Un secondo elemento di sospetto è legato al fatto che Luigi Ciavardini, il ragazzo (all’epoca aveva solo 17 anni) che avrebbe depositato la valigetta piena di esplosivo nella sala di aspetto di seconda classe, rinviò il viaggio della fidanzata e di due suoi amici da Roma al Veneto in programma per il primo agosto. Per il giorno fatidico Fioravanti e la Mambro sono riusciti a ricordare un alibi nel settembre del 1995. Solo allora rivelarono al giudice milanese Guido Salvini che il 2 agosto del 1980 erano andati a trovare a Padova "Zio Otto", ossia l’ex ordinovista Carlo Di Giglio, assieme a Gilberto Cavallini. Di Giglio ha confermato. Cavallini ha ricordato la trasferta, ma non l’incontro con l’ex dirigente di Ordine Nuovo. Subito dopo la Cassazione ha confermato le condanne emesse al termine del processo di appello.

Da quel lontano 1995 non si è mosso più nulla. Salvo la condanna a trenta anni di Luigi Ciavardini, pronunciata dalla Corte di Appello di Bologna il 13 dicembre del 2004.Giusva Fioravanti e Francesca Mambro hanno sempre ammesso il loro passato di lotta armata (e i reati relativi), ma rifiutano la macchia orribile del due agosto. Nel frattempo si sono sposati e hanno avuto una figlia. La donna ha usufruito della sospensione della pena quando è diventata mamma. Giusva, Valerio per l’anagrafe, ha ottenuto la libertà condizionale dal giudice di sorveglianza nel 2004. La verità giudiziaria sui burattinai politici, sui cervelli che si servirono della manovalanza legata ai Nar, la scheggia della destra terrorista che uccise il giudice Mario Amato, continua a latitare.

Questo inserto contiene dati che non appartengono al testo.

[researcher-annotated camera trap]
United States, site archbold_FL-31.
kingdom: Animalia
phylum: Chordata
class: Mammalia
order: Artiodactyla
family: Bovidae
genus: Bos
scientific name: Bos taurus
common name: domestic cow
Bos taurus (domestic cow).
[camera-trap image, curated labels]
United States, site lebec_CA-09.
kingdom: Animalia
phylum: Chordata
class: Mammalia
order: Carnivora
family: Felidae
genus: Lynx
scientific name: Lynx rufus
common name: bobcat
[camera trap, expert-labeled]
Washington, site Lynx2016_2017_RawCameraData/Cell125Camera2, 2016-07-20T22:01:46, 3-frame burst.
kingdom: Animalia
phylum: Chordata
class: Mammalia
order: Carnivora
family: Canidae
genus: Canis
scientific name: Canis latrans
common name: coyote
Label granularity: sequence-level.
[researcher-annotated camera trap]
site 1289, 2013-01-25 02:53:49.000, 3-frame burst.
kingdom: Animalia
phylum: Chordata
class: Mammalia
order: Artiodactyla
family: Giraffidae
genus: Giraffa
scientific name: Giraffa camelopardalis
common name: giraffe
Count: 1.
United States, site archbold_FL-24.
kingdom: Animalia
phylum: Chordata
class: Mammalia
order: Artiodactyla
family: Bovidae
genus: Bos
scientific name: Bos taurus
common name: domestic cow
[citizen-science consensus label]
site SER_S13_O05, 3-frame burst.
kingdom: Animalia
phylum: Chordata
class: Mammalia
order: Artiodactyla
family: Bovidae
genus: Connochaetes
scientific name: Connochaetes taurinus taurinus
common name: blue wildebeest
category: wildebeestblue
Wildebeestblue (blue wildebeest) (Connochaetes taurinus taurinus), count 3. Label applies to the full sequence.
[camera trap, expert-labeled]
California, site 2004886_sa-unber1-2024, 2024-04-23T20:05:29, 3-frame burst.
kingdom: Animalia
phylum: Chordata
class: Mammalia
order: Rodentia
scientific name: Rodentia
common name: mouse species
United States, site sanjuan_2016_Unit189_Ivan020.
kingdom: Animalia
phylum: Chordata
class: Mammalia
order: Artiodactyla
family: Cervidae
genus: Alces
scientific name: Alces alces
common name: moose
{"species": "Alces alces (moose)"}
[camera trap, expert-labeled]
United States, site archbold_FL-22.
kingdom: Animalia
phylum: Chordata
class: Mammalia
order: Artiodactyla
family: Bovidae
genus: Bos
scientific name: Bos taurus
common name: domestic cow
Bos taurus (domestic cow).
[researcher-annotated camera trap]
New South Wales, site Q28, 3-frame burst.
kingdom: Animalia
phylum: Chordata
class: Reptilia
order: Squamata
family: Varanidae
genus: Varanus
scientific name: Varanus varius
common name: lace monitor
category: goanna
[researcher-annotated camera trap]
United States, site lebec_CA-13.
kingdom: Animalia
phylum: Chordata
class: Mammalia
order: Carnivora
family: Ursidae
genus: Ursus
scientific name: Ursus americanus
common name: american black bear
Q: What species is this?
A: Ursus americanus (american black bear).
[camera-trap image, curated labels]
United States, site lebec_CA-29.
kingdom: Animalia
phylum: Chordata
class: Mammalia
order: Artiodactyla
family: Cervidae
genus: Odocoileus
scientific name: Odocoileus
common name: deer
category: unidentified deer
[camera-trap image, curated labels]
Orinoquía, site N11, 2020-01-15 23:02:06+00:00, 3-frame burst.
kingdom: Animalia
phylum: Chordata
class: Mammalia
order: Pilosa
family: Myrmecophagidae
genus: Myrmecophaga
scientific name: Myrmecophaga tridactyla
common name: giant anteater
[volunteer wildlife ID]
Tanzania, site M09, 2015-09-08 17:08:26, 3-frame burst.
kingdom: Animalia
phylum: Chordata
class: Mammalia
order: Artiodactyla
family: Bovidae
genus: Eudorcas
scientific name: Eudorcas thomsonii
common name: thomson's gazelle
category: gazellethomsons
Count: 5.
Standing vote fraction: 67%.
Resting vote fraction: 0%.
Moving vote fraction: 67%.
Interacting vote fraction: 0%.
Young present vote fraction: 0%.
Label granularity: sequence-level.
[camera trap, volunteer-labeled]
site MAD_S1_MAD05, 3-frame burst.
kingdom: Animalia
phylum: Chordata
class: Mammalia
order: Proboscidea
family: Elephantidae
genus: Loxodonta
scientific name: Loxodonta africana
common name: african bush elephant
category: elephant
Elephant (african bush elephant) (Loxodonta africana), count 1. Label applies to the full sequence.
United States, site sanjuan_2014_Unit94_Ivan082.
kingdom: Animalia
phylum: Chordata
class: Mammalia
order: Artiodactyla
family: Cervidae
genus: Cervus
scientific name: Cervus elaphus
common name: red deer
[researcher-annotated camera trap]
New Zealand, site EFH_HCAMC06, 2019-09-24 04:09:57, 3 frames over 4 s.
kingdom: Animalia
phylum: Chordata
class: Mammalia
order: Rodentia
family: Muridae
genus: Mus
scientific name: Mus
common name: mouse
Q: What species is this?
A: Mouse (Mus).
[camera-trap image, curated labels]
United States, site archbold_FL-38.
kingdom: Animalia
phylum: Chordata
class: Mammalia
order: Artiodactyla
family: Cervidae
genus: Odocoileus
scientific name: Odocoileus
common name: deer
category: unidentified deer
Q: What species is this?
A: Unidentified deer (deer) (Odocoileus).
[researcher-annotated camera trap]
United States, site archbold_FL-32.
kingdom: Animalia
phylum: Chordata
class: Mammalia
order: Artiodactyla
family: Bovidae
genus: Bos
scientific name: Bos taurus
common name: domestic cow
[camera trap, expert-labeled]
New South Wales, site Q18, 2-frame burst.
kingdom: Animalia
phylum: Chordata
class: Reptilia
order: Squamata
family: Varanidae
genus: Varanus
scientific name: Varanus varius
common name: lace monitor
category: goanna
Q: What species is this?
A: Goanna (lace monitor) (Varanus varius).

Di recente il senatore a vita Francesco Cossiga, presidente del consiglio in carica nel 1980 e da tempo scettico sui verdetti dei giudici di Bologna, ha rispolverato alcune carte sepolte nel dossier Mitrokhin che lo indurrebbero a resuscitare una "pista" antica. In una lettera a Enzo Fragalà, capogruppo di An nella commissione di inchiesta parlamentare sulle rivelazioni dell’ex spia sovietica, ha manifestato "il dubbio grave" che la bomba del 2 agosto sia stata "un atto del terrorismo arabo''. L’ex capo dello stato allude al patto "stipulato sulla parola tra la resistenza e il terrorismo palestinese e il governo per tenere l’Italia al riparo dagli atti terroristici di quelle organizzazioni".

La traccia da approfondire sarebbe una segnalazione dell’Ucigos al Sisde, il controspionaggio interno, secondo la quale l’Italia era a rischio perché deteneva nelle sue galere un rappresentante del Fronte Popolare per la Liberazione della Palestina guidato da George Habbash, un estremista legato al terrorista Carlos. Secondo Paolo Bolognesi, presidente dell’Associazione fra i familiari delle vittime della stazione, è una rivelazione dalle polveri bagnate: "Cose vecchie e già sentite che non stanno insieme l’una con l’altra". Il volto di chi ha preteso 85 vite il 2 agosto del 1980 resta nell’ombra.